The Nottingham Families Maternity Group is calling for police to investigate whether anyone is criminally culpable for the failings, claiming they “expect action”.
Speaking on Friday, Ms Ockenden said any evidence of criminal activity would be passed on, but said it was a matter for the police as to whether a criminal investigation should be launched.
She said: “I’ve heard those requests and, I think what I can say as chair of this independent review, is that any involvement or not of the police is entirely a matter for Nottinghamshire Police.
“I am meeting with the chief constable next week for an exploratory initial conversation.
“I don’t know what the content of that conversation will be yet, but what I would say to families is that if my team encountered anything that they felt should be referred to the police, we would do that in a very timely way.
“We have a public duty to do that, and we would do that.”
It remains unclear as to when the review’s final report will be published, with a revised timeline set to be confirmed in the coming weeks.
The report’s publication has been pushed back after hundreds more families became automatically involved in the review following a change to the ‘opt-out’ system, which means families have to opt out of being involved, rather than opt in.
It is hoped that this move will encourage more families, particularly those from minority ethnic backgrounds or those for whom English is not their first language, to come forward to ensure all experiences are accounted for.
Letters to families from the review will be made available in languages such as Urdu, with women also able to access information about the review in libraries across the city if they cannot access technology at home.
As well as hundreds of families, 690 staff from NUHT have come forward to share concerns, many of whom doing so anonymously.
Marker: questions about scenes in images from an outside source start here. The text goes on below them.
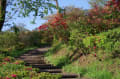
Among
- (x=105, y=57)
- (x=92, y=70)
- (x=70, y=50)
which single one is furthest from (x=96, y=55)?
(x=70, y=50)

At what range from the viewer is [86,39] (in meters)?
9.30

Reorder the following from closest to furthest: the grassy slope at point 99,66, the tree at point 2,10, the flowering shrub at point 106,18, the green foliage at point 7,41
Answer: the grassy slope at point 99,66
the flowering shrub at point 106,18
the tree at point 2,10
the green foliage at point 7,41

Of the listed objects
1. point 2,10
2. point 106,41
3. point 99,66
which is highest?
point 2,10

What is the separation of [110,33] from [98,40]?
0.79m

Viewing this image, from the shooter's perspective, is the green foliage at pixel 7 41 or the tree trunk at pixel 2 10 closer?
the tree trunk at pixel 2 10

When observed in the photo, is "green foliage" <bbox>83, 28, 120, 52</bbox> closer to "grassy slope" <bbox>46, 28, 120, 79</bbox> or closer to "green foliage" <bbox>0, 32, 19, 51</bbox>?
"grassy slope" <bbox>46, 28, 120, 79</bbox>

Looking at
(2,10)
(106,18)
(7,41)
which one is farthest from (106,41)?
(7,41)

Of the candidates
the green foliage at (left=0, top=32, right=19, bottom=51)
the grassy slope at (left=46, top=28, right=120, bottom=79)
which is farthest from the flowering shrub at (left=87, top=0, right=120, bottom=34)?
the green foliage at (left=0, top=32, right=19, bottom=51)

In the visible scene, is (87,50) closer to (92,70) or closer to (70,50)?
(92,70)

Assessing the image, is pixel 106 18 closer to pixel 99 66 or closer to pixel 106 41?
pixel 106 41

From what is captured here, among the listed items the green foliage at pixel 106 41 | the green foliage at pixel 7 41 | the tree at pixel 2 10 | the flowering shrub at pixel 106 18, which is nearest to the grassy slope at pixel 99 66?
the green foliage at pixel 106 41

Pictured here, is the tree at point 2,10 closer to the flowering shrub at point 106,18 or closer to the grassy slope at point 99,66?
the grassy slope at point 99,66

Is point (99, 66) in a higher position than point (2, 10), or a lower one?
lower

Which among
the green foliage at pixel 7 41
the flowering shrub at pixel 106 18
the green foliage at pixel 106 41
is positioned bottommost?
the green foliage at pixel 7 41
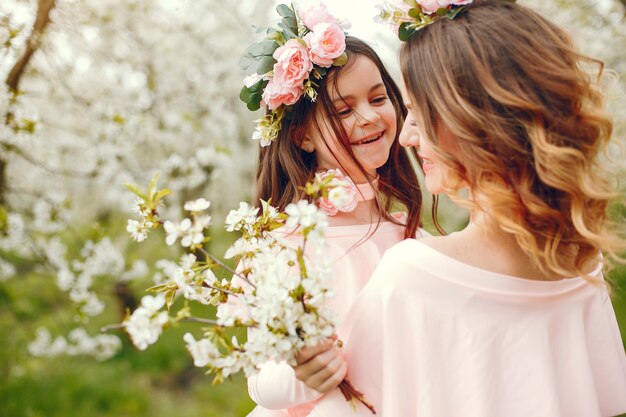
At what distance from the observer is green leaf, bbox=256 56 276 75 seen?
2.09 meters

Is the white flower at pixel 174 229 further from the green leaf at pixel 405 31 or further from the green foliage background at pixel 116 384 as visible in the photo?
the green foliage background at pixel 116 384

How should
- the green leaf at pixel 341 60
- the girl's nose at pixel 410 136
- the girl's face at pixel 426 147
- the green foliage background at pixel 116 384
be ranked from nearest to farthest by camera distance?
the girl's face at pixel 426 147
the girl's nose at pixel 410 136
the green leaf at pixel 341 60
the green foliage background at pixel 116 384

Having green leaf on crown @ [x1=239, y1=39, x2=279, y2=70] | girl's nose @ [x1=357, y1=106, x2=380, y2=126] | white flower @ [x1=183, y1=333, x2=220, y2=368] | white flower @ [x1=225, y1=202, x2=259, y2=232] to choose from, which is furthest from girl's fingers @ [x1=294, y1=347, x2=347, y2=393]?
green leaf on crown @ [x1=239, y1=39, x2=279, y2=70]

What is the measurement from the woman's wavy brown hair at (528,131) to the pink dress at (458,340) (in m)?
0.12

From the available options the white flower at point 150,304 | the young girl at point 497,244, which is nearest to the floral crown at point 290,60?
the young girl at point 497,244

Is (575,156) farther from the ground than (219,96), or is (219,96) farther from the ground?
(575,156)

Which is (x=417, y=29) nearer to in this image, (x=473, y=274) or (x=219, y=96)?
(x=473, y=274)

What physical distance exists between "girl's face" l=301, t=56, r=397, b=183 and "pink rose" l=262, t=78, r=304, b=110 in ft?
0.36

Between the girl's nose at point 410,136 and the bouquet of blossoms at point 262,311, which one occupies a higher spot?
the girl's nose at point 410,136

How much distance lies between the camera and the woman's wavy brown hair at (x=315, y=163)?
6.93 ft

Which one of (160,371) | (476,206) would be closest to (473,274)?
(476,206)

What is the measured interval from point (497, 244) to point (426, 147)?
0.92 feet

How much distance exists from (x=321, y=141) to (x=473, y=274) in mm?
949

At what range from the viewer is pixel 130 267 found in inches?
215
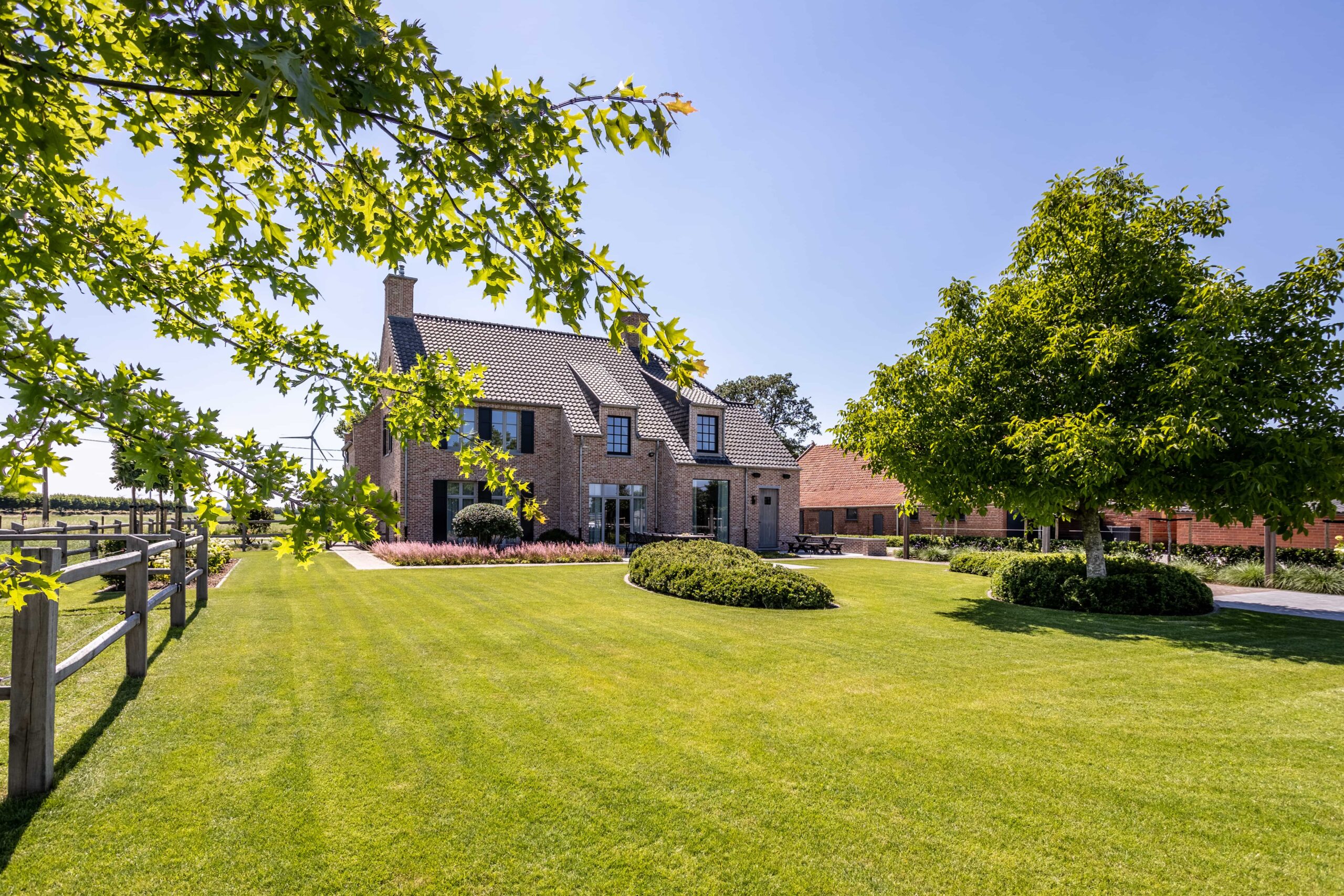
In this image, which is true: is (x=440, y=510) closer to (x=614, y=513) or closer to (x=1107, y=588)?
(x=614, y=513)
It comes as Dr Jack and Sarah Hawkins, a family involved in the review who became one of the first to raise concerns over care at NUHT after losing their daughter due to medical negligence, said they feared more scandals were yet to be uncovered due to staff feeling unable to speak out.
Ms Ockenden said that staff across the NHS should feel comfortable raising concerns to colleagues, but said the fear of reprisal “has to stop”.
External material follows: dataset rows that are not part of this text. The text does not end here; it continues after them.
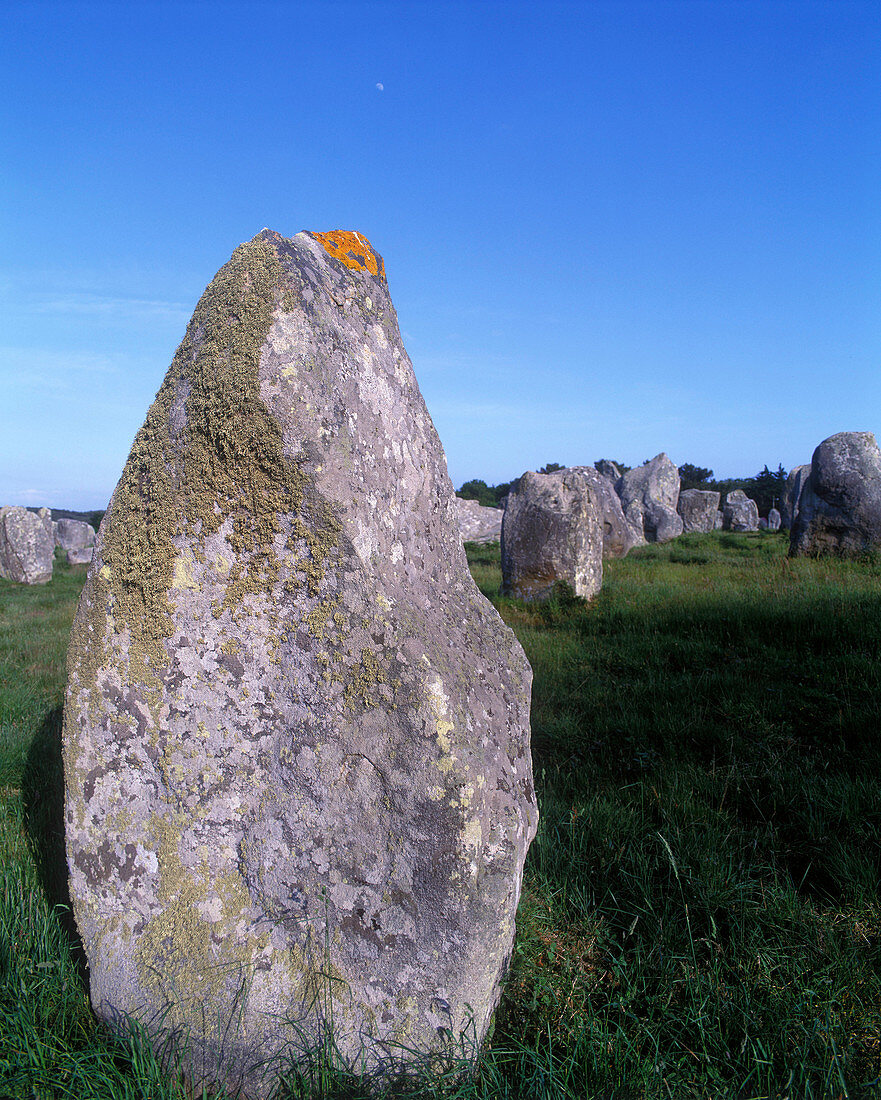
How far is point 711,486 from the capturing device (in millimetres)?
42000

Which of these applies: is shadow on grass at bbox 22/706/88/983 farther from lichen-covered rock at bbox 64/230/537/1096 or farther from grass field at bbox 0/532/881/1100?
lichen-covered rock at bbox 64/230/537/1096

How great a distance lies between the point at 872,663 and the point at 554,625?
288 centimetres

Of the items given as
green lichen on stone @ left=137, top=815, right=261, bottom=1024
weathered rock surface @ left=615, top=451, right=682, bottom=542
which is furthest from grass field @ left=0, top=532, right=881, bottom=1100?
weathered rock surface @ left=615, top=451, right=682, bottom=542

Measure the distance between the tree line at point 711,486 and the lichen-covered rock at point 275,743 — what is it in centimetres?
2323

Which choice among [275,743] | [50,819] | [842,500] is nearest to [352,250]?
[275,743]

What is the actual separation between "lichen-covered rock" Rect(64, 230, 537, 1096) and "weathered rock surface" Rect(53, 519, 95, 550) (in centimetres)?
2315

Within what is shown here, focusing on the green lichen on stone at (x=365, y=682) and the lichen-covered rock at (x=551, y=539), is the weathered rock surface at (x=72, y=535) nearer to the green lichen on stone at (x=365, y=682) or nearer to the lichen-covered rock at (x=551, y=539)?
the lichen-covered rock at (x=551, y=539)

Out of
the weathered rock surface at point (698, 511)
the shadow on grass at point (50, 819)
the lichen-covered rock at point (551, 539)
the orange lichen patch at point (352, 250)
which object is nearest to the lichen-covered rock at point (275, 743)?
the orange lichen patch at point (352, 250)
She said: “All NHS staff working on the ground should feel that they have the ability to speak up and speak out and be heard, without any fear of recriminations coming back to them.
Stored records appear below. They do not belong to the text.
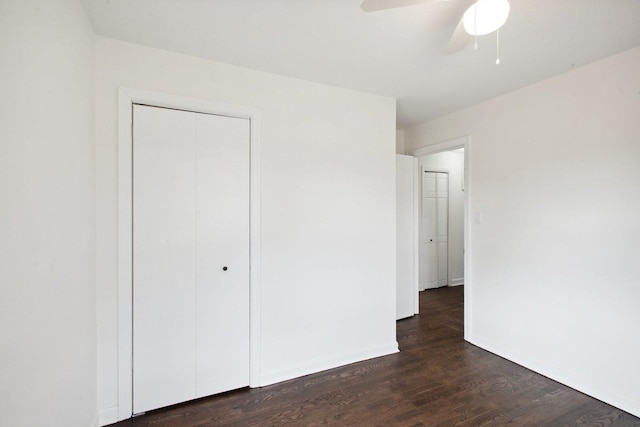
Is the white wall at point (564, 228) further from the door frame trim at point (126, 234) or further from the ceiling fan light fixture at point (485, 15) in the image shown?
the door frame trim at point (126, 234)

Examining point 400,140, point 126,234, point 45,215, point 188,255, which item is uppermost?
point 400,140

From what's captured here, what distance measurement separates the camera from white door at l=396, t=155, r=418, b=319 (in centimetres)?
383

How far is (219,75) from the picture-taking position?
2.23m

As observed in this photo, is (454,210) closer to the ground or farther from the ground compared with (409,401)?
farther from the ground

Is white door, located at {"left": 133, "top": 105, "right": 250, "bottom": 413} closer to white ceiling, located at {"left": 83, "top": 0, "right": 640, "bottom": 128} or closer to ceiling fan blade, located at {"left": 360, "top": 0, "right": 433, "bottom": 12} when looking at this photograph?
white ceiling, located at {"left": 83, "top": 0, "right": 640, "bottom": 128}

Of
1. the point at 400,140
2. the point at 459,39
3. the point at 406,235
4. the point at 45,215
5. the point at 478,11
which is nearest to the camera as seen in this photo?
the point at 45,215

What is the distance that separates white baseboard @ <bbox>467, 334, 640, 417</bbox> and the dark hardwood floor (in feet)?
0.16

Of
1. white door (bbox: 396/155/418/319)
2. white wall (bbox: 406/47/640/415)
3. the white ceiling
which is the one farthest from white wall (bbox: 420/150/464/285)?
the white ceiling

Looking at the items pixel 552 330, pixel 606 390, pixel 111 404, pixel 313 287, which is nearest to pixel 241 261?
pixel 313 287

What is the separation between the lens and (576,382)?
234cm

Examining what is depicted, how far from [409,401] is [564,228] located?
6.16 feet

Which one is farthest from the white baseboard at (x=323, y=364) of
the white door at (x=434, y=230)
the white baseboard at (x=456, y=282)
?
the white baseboard at (x=456, y=282)

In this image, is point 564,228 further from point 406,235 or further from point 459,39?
point 459,39

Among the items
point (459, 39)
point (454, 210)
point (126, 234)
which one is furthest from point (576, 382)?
point (126, 234)
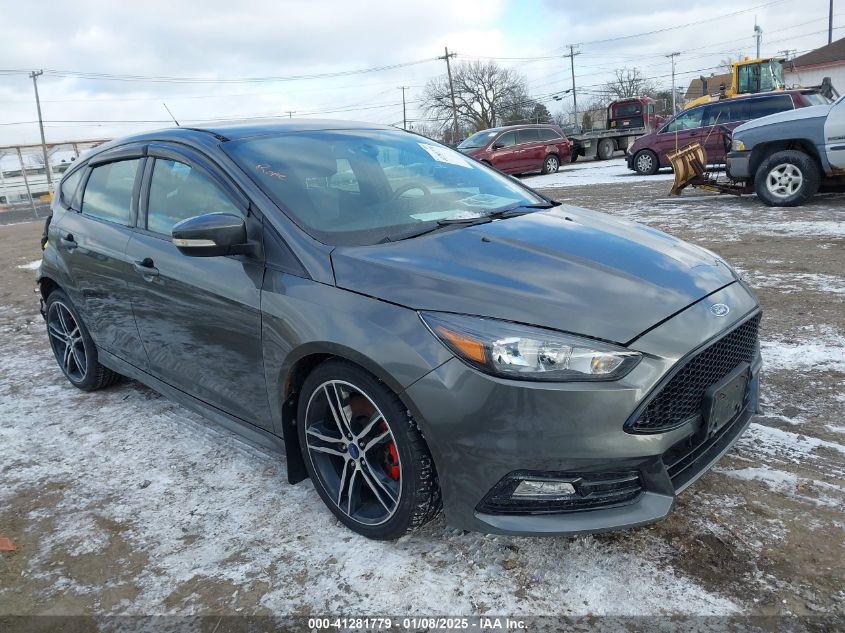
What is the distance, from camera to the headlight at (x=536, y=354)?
2000 millimetres

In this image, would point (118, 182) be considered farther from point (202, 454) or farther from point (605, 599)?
point (605, 599)

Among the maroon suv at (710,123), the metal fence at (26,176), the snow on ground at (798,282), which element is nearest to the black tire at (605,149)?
the maroon suv at (710,123)

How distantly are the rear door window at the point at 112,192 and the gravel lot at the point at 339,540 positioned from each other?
1.21 m

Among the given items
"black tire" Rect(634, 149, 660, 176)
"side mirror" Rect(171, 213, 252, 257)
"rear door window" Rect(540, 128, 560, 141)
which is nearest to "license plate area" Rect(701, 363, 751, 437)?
"side mirror" Rect(171, 213, 252, 257)

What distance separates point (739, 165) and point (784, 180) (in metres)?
0.64

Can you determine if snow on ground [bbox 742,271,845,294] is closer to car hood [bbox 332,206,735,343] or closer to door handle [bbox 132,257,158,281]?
car hood [bbox 332,206,735,343]

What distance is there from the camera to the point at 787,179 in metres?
9.09

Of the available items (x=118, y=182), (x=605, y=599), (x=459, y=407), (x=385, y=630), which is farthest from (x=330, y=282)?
(x=118, y=182)

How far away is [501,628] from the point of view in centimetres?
202

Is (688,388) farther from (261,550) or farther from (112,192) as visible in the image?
(112,192)

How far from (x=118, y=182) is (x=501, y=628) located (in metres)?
3.18

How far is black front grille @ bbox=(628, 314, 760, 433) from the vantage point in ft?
6.70

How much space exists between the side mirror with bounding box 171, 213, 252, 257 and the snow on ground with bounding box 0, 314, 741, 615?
1.13 m

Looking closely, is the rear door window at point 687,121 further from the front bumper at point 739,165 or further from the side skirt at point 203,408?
the side skirt at point 203,408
“There is a freedom-to-speak-up-structure within all of the NHS in England, and I will say to staff, it’s really important that you use that.
“If you see things that concern you, you should speak out.
“Having said that, I talk to colleagues across the NHS in England, inside maternity services outside maternity services, and there isn’t always that confidence to speak up and speak out.
“People do sometimes fear reprisal, colleagues do fear reprisal, and that has to stop.”
Meanwhile, Ms Ockenden, who previously led a similar review into the Shrewsbury and Telford Hospital NHS Trust, praised the chief executive of NUHT, Anthony May, for his “compassion and kindness” with affected families, claiming he had been “incredibly helpful”.
She said she believes the trust, which meets with her regularly, can make the necessary changes to ensure such failings are not repeated.
She said: “What I’ve picked up to date in the last year is an absolute commitment by the trust to make the change necessary.
“They’re going to need support from NHS England, they’re going to need resourcing for these changes to happen, they’re going to also need support with a retention of really good staff and recruitment of more staff as well.
“Maternity services in any trust is not an island, they do need to be surrounded by bodies and organisations that help them get better.
“We are absolutely committed to playing our part and everyone else, in terms of the funding that they may need, the help they may need, the encouragement they may need, needs to step up as well to help them.”